## [Problem requirements]
The lines to copy are those with "taurinus" in them. Pull each one from the entries below.

## [Stored items from a collection]
################

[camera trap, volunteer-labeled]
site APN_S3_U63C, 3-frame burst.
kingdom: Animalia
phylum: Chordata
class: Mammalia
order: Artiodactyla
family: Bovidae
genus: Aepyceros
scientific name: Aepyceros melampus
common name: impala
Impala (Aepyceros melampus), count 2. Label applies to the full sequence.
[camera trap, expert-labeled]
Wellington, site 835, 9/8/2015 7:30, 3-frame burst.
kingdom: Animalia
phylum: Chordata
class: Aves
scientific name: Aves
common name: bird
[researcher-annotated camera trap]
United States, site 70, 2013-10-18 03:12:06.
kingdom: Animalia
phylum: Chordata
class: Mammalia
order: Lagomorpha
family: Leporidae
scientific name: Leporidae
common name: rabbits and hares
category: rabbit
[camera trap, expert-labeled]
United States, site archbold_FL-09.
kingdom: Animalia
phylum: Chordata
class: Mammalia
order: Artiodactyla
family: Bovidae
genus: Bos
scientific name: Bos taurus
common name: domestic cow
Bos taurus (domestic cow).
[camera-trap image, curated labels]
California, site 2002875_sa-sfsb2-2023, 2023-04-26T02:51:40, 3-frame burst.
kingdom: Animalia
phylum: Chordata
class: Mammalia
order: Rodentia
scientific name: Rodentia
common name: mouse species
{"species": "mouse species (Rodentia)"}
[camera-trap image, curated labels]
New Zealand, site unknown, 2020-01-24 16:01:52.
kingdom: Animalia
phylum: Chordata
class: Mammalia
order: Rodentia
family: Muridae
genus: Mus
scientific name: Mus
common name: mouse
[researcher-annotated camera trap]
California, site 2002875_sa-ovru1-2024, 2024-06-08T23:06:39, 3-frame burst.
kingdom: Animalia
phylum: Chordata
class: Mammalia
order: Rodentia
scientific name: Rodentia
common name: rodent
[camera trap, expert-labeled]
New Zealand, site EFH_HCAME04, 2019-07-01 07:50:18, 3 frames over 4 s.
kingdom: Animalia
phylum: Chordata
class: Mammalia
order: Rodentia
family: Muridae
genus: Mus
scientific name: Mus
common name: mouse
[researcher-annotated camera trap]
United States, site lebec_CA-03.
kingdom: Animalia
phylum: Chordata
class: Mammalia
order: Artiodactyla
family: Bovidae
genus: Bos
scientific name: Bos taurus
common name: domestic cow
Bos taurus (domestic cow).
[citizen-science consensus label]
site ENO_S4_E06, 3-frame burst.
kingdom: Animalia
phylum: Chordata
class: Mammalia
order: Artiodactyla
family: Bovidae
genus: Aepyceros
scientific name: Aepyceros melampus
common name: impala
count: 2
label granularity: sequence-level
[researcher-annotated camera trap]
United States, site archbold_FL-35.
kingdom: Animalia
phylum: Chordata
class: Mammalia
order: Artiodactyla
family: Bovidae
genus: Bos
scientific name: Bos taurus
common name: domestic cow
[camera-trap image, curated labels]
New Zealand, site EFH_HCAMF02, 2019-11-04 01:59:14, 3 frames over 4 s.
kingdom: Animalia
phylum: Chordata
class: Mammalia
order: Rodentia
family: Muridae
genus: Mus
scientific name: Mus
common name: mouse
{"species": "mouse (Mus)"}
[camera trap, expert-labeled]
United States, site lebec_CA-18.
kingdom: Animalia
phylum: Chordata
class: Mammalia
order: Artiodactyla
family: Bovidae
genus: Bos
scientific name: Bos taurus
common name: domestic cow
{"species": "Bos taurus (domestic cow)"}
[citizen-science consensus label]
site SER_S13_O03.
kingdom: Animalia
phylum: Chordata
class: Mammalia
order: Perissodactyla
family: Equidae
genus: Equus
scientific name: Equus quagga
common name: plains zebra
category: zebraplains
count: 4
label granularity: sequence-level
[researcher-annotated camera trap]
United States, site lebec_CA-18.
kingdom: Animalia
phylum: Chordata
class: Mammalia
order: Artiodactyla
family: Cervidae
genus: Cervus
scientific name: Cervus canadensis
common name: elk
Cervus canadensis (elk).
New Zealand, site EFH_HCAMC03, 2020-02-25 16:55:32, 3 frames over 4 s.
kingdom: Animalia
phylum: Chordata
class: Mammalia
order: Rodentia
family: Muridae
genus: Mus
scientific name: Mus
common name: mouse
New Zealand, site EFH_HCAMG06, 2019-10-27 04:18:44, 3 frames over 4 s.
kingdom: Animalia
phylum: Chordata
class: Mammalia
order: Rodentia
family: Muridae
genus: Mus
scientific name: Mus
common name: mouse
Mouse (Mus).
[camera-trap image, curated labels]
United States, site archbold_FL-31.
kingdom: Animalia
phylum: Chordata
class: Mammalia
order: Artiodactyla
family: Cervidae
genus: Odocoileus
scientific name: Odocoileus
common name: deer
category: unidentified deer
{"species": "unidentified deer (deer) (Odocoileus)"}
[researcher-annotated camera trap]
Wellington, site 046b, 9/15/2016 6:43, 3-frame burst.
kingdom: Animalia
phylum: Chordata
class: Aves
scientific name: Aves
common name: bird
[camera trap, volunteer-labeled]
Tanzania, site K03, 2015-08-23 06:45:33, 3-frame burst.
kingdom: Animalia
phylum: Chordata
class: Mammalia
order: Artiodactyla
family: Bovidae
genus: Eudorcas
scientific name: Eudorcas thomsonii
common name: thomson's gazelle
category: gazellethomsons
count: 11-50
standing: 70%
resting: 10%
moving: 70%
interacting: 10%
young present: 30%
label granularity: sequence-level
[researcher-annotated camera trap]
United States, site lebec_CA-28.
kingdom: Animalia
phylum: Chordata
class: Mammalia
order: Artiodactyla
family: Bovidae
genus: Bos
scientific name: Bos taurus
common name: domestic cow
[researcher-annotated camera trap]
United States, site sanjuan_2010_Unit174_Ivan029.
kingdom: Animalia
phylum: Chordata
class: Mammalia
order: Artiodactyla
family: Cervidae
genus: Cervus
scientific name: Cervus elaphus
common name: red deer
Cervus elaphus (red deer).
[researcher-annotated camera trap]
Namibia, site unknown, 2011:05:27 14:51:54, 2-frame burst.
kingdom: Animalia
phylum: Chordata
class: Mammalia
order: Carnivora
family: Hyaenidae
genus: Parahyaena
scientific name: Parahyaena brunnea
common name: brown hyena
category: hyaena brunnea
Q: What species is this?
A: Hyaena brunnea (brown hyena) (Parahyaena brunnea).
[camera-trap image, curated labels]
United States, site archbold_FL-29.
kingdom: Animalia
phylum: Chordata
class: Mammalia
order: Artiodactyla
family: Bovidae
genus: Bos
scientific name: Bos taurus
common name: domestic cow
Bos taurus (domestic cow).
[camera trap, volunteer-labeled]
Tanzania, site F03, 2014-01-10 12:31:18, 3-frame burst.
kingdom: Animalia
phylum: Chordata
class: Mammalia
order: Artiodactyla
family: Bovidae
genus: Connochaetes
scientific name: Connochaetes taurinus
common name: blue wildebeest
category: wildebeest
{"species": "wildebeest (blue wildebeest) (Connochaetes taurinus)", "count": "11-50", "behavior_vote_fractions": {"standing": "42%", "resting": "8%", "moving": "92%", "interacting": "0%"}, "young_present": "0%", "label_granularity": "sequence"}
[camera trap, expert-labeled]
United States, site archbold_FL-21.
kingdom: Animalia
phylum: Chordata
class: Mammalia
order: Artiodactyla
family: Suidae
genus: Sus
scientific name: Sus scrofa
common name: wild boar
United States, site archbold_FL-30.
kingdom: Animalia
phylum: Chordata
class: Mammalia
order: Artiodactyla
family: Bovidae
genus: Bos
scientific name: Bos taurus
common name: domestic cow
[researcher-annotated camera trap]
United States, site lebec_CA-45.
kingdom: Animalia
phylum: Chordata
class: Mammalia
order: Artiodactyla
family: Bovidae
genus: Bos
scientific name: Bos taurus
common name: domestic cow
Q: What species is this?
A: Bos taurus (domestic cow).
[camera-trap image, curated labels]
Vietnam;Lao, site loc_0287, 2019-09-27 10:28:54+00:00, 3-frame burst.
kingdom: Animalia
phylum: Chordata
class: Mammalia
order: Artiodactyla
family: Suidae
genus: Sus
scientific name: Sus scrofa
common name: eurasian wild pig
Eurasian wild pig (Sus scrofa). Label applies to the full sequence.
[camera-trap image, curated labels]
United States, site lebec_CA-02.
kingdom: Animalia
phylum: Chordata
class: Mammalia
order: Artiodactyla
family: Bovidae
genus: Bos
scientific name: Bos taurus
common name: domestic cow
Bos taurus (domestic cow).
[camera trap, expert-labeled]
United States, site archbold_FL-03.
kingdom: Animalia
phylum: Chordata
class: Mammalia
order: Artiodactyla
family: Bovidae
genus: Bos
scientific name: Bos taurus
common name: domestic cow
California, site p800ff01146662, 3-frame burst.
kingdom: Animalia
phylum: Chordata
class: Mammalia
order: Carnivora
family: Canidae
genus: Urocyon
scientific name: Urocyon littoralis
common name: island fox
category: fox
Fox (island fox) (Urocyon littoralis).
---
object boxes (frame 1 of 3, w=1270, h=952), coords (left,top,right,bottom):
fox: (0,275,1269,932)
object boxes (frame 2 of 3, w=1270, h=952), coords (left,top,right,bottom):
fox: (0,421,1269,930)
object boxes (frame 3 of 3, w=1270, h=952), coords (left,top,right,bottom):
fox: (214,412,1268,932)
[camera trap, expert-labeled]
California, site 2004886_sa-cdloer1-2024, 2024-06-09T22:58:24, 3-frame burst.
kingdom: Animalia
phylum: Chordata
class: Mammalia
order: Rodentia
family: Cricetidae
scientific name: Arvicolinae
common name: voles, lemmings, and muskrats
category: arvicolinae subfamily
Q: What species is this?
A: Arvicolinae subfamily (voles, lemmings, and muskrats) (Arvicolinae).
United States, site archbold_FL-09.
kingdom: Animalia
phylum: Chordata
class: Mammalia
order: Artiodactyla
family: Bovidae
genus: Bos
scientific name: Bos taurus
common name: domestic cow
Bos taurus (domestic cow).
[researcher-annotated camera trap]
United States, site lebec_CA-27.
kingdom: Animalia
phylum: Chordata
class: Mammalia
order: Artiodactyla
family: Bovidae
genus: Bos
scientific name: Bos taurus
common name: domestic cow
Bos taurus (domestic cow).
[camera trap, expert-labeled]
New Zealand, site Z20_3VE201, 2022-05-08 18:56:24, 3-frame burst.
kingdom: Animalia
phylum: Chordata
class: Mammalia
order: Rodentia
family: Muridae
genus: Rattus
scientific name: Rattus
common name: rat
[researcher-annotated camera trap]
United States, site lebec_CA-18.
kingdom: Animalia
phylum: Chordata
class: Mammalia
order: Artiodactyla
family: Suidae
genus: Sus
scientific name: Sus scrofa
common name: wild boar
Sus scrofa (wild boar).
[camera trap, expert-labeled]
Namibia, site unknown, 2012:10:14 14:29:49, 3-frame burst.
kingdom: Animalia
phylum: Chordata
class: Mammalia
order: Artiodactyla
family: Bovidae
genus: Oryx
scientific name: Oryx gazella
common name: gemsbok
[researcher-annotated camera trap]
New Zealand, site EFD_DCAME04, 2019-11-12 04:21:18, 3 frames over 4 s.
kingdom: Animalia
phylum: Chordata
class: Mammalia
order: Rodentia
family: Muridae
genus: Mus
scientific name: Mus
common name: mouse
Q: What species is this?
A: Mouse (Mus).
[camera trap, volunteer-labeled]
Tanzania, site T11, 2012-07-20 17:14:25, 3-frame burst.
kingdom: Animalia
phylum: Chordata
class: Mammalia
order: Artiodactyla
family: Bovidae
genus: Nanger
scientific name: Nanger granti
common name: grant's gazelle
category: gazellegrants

################

## [Task solution]
scientific name: Connochaetes taurinus
{"species": "wildebeest (blue wildebeest) (Connochaetes taurinus)", "count": "11-50", "behavior_vote_fractions": {"standing": "42%", "resting": "8%", "moving": "92%", "interacting": "0%"}, "young_present": "0%", "label_granularity": "sequence"}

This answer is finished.